There are a few techniques available to you in logging and monitoring for problems that may indicate multi-master conflicts.

  • wsrep_debug tells the node to include additional debugging information in the server output log. You can enable it through the configuration file:

    # Enable Debugging Output to Server Error Log

    Once you turn debugging on, you can use your preferred monitoring software to watch for row conflicts.

    110906 17:45:01 [Note] WSREP: BF kill (1, seqno: 16962377), victim:  (140588996478720 4) trx: 35525064
    110906 17:45:01 [Note] WSREP: Aborting query: commit
    110906 17:45:01 [Note] WSREP: kill trx QUERY_COMMITTING for 35525064
    110906 17:45:01 [Note] WSREP: commit failed for reason: 3, seqno: -1


    Warning: In addition to useful debugging information, this parameter also causes the database server to print authentication information, (that is, passwords), to the error logs. Do not enable it in production environments.

  • In the event that you are developing your own notification system, you can use status variables to watch for conflicts:

    SHOW STATUS LIKE 'wsrep_local_bf_aborts';
    | Variable_name         | Value |
    | wsrep_local_bf_aborts | 333   |
    SHOW STATUS LIKE 'wsrep_local_cert_failures';
    | Variable_name             | Value |
    | wsrep_local_cert_failures | 333   |

    wsrep_local_bf_aborts gives the total number of local transactions aborted by slave transactions while in execution. wsrep_local_cert_failures gives the total number of transactions that have failed certification tests.

  • Lastly, you can enable conflict logging features through wsrep_log_conflicts and cert.log_conflicts.

    # Enable Conflict Logging

    These parameters enable different forms of conflict logging on the database server. When turned on, the node logs additional information about the conflicts it encounters, such as the name of the table and schema where the conflict occurred and the actual values for the keys that produced the conflict.

    7:51:13 [Note] WSREP: trx conflict for key (1,FLAT8)056eac38 0989cb96:
    source: cdeae866-d4a8-11e3-bd84-479ea1a1e941 version: 3 local: 1 state:
    MUST_ABORT flags: 1 conn_id: 160285 trx_id: 29755710 seqnos (l: 643424,
    g: 8749173, s: 8749171, d: 8749171, ts: 12637975935482109) <--X-->
    source: 5af493da-d4ab-11e3-bfe0-16ba14bdca37 version: 3 local: 0 state:
    APPLYING flags: 1 conn_id: 157852 trx_id: 26224969 seqnos (l: 643423,
    g: 8749172, s: 8749171, d: 8749170, ts: 12637839897662340)

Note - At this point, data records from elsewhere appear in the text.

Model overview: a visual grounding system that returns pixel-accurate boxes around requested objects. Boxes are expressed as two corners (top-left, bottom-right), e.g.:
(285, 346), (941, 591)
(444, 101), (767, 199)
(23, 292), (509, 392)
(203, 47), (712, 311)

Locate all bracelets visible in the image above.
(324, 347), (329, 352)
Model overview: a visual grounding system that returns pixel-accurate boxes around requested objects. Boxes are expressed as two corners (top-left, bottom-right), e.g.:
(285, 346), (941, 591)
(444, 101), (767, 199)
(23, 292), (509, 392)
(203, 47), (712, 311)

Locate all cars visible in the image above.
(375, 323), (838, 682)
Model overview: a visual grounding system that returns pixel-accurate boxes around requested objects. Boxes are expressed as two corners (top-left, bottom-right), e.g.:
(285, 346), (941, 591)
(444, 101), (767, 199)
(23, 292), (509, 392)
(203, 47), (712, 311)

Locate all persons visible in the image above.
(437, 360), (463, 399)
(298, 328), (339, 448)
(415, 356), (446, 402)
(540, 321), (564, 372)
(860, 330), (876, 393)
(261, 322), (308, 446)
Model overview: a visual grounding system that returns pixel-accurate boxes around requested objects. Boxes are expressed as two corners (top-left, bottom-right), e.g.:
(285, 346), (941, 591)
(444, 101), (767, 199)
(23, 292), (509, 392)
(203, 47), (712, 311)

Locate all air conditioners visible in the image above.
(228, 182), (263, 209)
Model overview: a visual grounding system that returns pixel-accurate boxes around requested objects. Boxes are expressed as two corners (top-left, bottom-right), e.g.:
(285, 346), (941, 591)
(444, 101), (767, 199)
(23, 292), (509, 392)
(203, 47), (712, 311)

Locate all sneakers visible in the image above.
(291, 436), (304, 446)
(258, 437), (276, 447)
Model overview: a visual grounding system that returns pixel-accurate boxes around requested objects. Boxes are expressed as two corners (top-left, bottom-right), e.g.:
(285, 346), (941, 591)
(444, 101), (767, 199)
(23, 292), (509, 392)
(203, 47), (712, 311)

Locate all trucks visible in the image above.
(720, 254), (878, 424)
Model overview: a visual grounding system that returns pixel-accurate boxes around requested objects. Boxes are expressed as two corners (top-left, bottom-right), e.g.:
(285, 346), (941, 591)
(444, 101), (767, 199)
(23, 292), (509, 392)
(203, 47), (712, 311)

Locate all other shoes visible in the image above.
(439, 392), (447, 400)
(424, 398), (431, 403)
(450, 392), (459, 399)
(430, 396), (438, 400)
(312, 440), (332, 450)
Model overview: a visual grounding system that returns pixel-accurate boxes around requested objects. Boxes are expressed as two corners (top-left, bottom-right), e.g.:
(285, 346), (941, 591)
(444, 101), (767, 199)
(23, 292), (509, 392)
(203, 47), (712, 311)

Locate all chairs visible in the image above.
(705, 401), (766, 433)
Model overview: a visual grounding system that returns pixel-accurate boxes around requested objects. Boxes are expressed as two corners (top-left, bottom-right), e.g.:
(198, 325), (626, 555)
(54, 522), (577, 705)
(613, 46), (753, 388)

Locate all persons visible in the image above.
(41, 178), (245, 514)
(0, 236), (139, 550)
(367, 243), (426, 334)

Auto-committing Transactions

When two transactions come into conflict, the later of the two is rolled back by the cluster. The client application registers this rollback as a deadlock error. Ideally, the client application should retry the deadlocked transaction, but not all client applications have this logic built in.

In the event that you encounter this problem, you can set the node to attempt to auto-commit the deadlocked transactions on behalf of the client application, using the wsrep_retry_autocommit parameter.


When a transaction fails the certification test due to a cluster-wide conflict, this tells the node how many times you want it to retry the transaction before returning a deadlock error.


Retrying only applies to auto-commit transactions, as retrying is not safe for multi-statement transactions.

Working Around Multi-Master Conflicts

While Galera Cluster resolves multi-master conflicts automatically, there are steps you can take to minimize the frequency of their occurrence.

  • Analyze the hot-spot and see if you can change the application logic to catch deadlock exceptions.
  • Enable retrying logic at the node level using, wsrep_retry_autocommit.
  • Limit the number of master nodes or switch to a master-slave model.


If you can filter out the access to the hot-spot table, it is enough to treat writes only to the hot-spot table as master-slave.